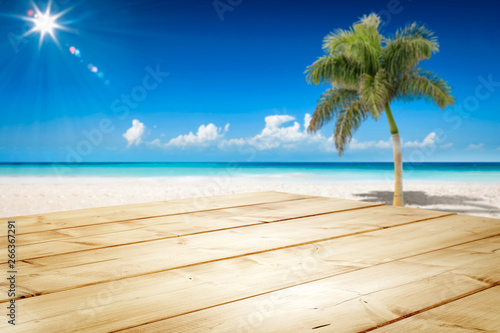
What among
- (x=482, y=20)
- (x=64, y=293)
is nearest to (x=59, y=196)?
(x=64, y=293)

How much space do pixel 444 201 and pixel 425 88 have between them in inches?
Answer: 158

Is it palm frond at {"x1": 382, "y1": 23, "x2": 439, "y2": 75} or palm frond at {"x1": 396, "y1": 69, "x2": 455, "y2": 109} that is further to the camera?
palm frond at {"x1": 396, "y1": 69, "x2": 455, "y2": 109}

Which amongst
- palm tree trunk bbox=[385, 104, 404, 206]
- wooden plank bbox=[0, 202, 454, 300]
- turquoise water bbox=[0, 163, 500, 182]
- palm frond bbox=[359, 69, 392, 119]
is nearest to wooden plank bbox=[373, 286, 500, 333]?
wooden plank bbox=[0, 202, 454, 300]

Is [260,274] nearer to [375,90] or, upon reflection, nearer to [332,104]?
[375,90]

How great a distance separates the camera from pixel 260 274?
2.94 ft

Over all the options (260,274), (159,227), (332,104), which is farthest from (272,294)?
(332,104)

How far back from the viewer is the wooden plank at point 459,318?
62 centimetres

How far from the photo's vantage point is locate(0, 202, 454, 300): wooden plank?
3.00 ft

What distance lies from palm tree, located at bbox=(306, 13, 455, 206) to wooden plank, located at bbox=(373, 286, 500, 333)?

★ ★ ★

WHAT THE TASK ASKS:
Copy every line of the listing above word for word, leaving out the pictures.

EXERCISE RESPONSE:
What among
- (x=482, y=20)
- (x=64, y=293)
is nearest to (x=59, y=196)?
(x=64, y=293)

How much space do pixel 444 201 and pixel 425 88 have between them in inches?
Answer: 158

Is it palm frond at {"x1": 382, "y1": 23, "x2": 439, "y2": 75} or palm frond at {"x1": 396, "y1": 69, "x2": 455, "y2": 109} that is further to the camera?
palm frond at {"x1": 396, "y1": 69, "x2": 455, "y2": 109}

Which amongst
- palm tree trunk bbox=[385, 104, 404, 206]
- wooden plank bbox=[0, 202, 454, 300]
- turquoise water bbox=[0, 163, 500, 182]
- palm frond bbox=[359, 69, 392, 119]
is nearest to wooden plank bbox=[373, 286, 500, 333]?
wooden plank bbox=[0, 202, 454, 300]

Is [260,274] nearer to [375,90] or, upon reflection, nearer to [332,104]?
[375,90]

How great a distance separates the camera from pixel 260 274?
2.94 ft

Over all the options (260,274), (159,227), (332,104), which is farthest from (272,294)?
(332,104)

How far back from the viewer is the wooden plank at point 459,318?
62 centimetres

How far from the photo's vantage point is locate(0, 202, 454, 300): wooden plank?
3.00 ft

What distance lies from palm tree, located at bbox=(306, 13, 455, 206) to wooden plank, located at bbox=(373, 286, 500, 333)?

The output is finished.